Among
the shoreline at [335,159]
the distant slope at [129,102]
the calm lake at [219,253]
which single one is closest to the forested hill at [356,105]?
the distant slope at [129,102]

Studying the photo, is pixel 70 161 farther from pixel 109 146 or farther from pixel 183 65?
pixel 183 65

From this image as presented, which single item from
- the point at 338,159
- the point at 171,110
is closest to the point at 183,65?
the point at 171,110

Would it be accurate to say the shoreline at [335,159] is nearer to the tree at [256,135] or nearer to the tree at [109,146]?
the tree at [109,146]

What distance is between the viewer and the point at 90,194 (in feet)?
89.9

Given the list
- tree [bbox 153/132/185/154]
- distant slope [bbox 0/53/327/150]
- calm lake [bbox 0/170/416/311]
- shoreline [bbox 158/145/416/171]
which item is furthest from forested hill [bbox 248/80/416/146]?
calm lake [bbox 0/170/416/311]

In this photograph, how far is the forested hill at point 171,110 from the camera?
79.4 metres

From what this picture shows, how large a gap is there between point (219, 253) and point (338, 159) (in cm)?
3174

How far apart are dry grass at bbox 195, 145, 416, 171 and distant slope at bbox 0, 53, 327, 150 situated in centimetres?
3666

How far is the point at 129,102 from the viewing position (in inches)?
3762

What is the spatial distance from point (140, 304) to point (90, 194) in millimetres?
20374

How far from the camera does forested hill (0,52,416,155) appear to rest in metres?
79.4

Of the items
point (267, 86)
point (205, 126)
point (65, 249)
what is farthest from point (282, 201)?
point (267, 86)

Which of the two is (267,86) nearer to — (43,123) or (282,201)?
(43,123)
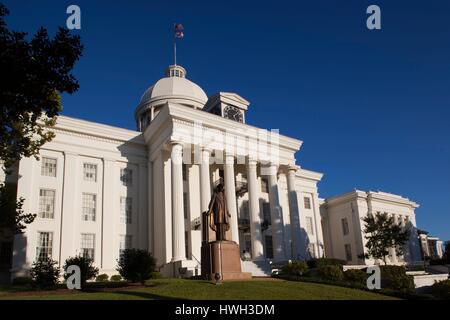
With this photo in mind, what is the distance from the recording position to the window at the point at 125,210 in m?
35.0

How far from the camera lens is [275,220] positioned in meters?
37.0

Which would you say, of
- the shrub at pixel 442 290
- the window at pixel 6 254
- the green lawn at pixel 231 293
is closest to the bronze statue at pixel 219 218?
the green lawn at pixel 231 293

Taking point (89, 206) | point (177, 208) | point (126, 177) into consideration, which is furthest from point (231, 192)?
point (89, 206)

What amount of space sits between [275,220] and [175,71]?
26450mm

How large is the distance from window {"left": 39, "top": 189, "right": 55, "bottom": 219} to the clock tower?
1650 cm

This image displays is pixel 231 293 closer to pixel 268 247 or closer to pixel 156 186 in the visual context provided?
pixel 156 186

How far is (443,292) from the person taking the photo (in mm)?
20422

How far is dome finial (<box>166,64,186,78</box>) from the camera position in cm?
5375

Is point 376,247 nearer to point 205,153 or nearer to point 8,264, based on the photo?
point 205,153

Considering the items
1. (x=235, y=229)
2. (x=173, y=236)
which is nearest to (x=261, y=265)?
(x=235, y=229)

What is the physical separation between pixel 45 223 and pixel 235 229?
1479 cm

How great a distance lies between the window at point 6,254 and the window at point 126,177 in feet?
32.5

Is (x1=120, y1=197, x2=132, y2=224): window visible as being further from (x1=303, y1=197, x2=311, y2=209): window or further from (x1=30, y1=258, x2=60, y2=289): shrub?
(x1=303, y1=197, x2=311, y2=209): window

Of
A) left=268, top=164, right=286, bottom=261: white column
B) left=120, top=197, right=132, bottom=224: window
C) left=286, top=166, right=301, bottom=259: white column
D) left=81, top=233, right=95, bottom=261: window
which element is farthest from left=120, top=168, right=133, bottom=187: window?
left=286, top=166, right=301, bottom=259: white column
========
- Task: Quote everything from the line containing "Which would you say, of" down to the last of the lines above, including both, without any alteration.

- Final result:
Which would you say, of
- the shrub at pixel 442 290
- the window at pixel 6 254
- the green lawn at pixel 231 293
is closest to the bronze statue at pixel 219 218?
the green lawn at pixel 231 293

Taking point (89, 206) | point (177, 208) | point (126, 177) into consideration, which is furthest from point (231, 192)?
point (89, 206)

What amount of space sits between [275,220] and [175,71]?
26450mm

How large is the distance from window {"left": 39, "top": 189, "right": 55, "bottom": 219} to the clock tower?
1650 cm

This image displays is pixel 231 293 closer to pixel 268 247 or closer to pixel 156 186 in the visual context provided?
pixel 156 186

How far is (443,292) from the person taking the photo (in mm)?
20422

How far is dome finial (<box>166,64,186,78</box>) from the camera position in cm?
5375

Is point 376,247 nearer to point 205,153 or nearer to point 8,264, based on the photo?
point 205,153

Considering the items
1. (x=235, y=229)
2. (x=173, y=236)
which is nearest to (x=261, y=265)?
(x=235, y=229)

What is the physical separation between pixel 45 223 and pixel 235 229?
1479 cm

How great a distance lies between the window at point 6,254 and the window at point 126,177 in feet?
32.5

Is (x1=120, y1=197, x2=132, y2=224): window visible as being further from (x1=303, y1=197, x2=311, y2=209): window or further from (x1=30, y1=258, x2=60, y2=289): shrub?
(x1=303, y1=197, x2=311, y2=209): window

Of
A) left=268, top=164, right=286, bottom=261: white column
B) left=120, top=197, right=132, bottom=224: window
C) left=286, top=166, right=301, bottom=259: white column
D) left=81, top=233, right=95, bottom=261: window
which element is farthest from left=120, top=168, right=133, bottom=187: window?
left=286, top=166, right=301, bottom=259: white column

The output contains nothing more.